Provided passage section start

Should you invest in a multi-cap fund or a multi-asset allocation fund in 2026? The answer isn’t as simple as looking at the latest returns.
Over the past one year, multi-asset allocation funds have clearly outperformed multi-cap funds. But as the stock market saw some recovery in recent months, multi-cap funds made a strong comeback. So, which category deserves your money now?
Before we move further, let’s briefly discuss how these two fund categories are different. Multi-cap funds invest only in stocks. They must invest at least 25% each in large-cap, mid-cap and small-cap companies. Multi-asset allocation funds, on the other hand, spread money across at least three asset classes, such as equity, debt, and commodities like gold and silver.
According to Value Research data, multi-asset allocation funds as a category delivered 9.89% returns over the past one year, comfortably outperforming multi-cap funds, which returned just 3.01% during the same period.
The difference came mainly because multi-asset allocation funds benefited from the sharp rally in gold and silver. Their exposure to different asset classes also helped reduce the impact of volatility in the stock market.

Provided passage section end
Exercise data section start

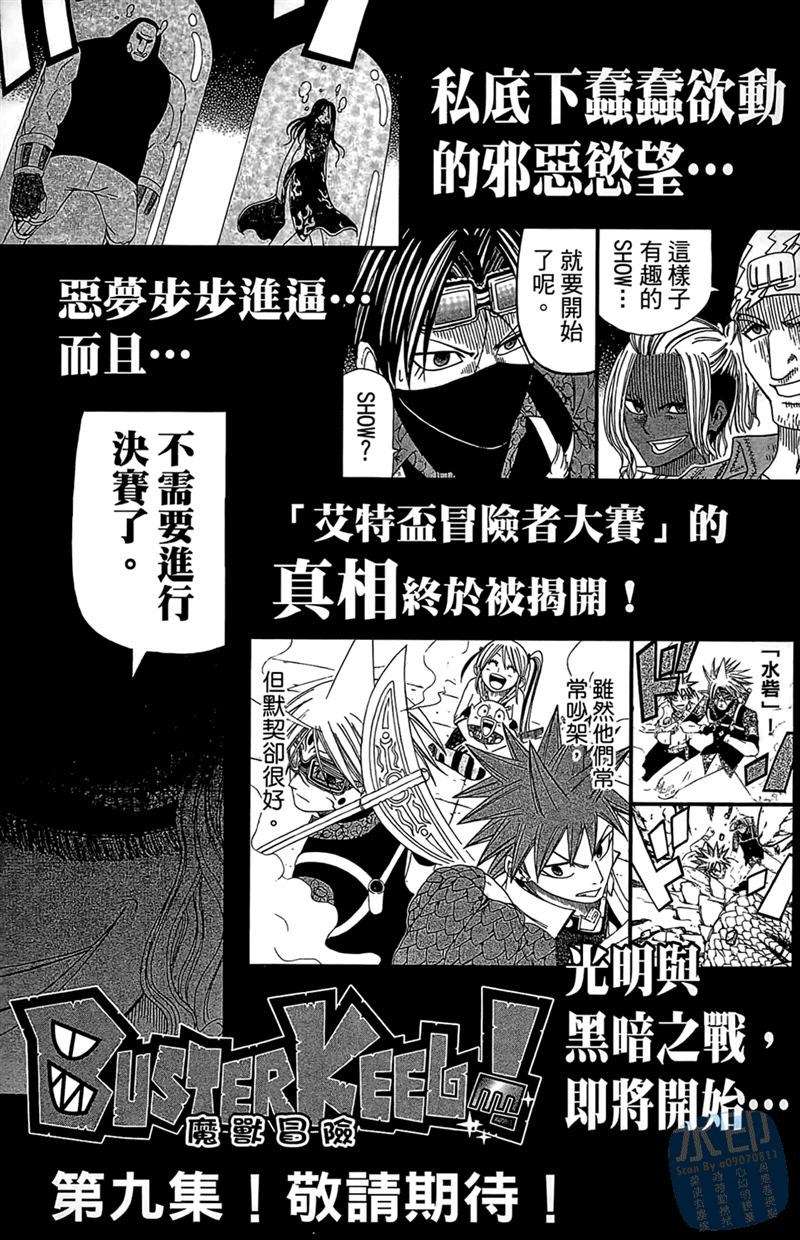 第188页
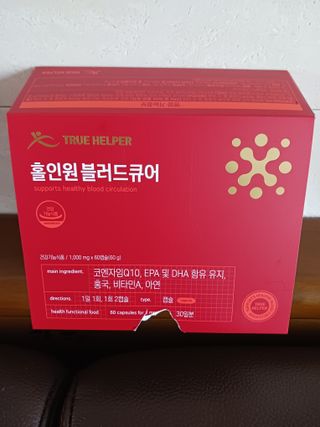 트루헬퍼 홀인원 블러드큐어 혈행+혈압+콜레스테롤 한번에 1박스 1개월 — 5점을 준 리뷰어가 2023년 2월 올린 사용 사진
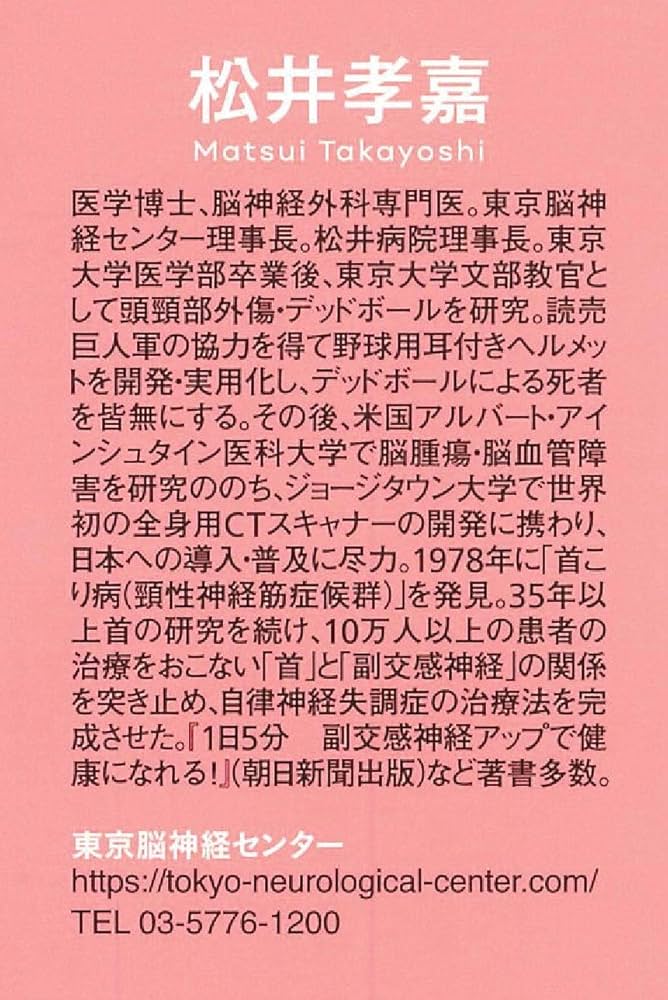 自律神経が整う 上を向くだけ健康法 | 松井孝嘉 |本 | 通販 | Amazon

Exercise data section end

(The task): Reproduce the text on multi-cap and multi-asset allocation funds word for word, starting with "Before we move" and going on through "the same period.".

(Solved exercise):
Before we move further, let’s briefly discuss how these two fund categories are different. Multi-cap funds invest only in stocks. They must invest at least 25% each in large-cap, mid-cap and small-cap companies. Multi-asset allocation funds, on the other hand, spread money across at least three asset classes, such as equity, debt, and commodities like gold and silver.
According to Value Research data, multi-asset allocation funds as a category delivered 9.89% returns over the past one year, comfortably outperforming multi-cap funds, which returned just 3.01% during the same period.